___ Data extracts ___

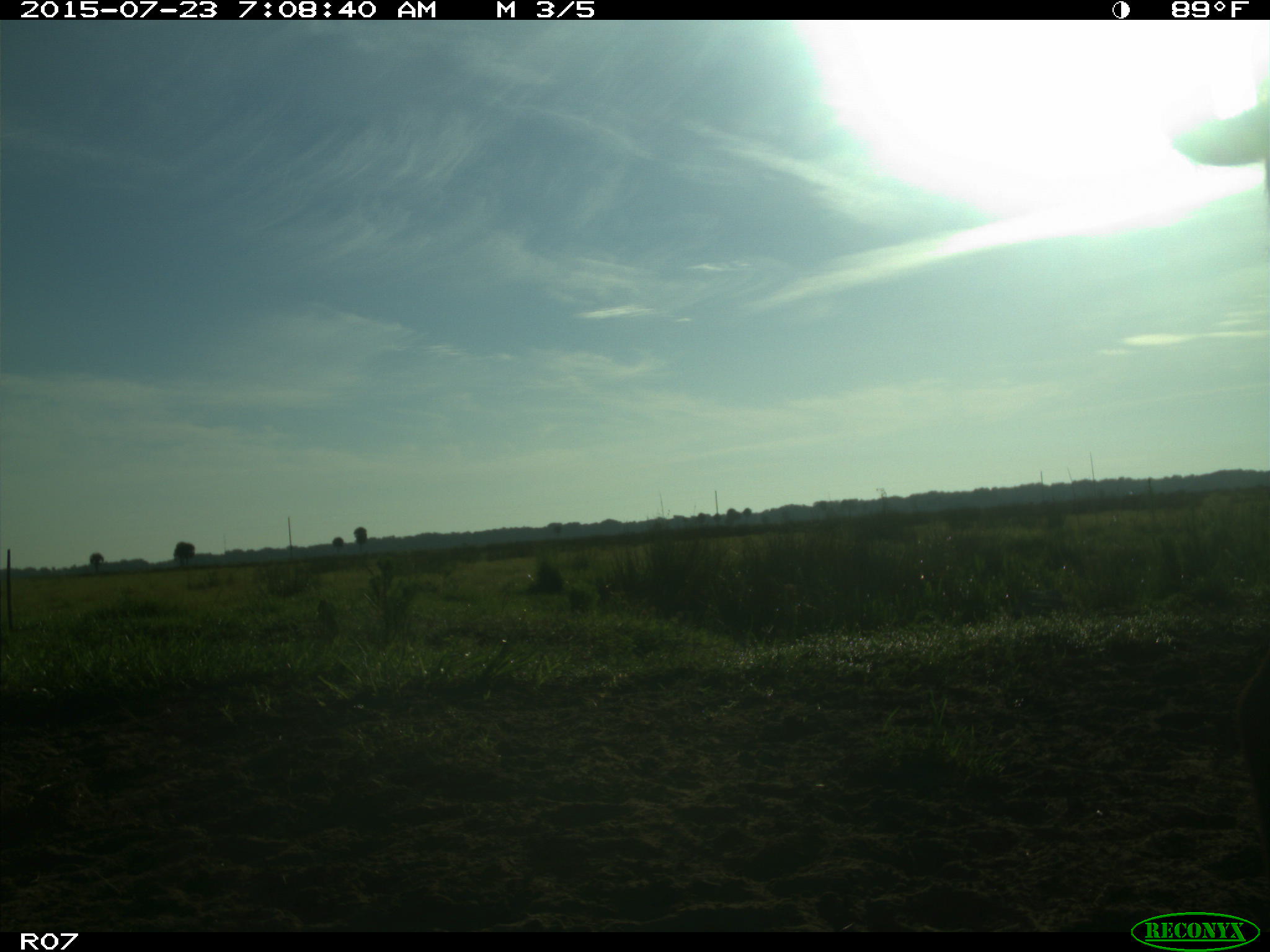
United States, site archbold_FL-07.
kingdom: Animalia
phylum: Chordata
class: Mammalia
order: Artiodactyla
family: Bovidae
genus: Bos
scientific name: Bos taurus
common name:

___

▶ _Work instructions_
Repeat the records above exactly, omitting every picture.

▶ _Answer for the task_
United States, site archbold_FL-07.
kingdom: Animalia
phylum: Chordata
class: Mammalia
order: Artiodactyla
family: Bovidae
genus: Bos
scientific name: Bos taurus
common name:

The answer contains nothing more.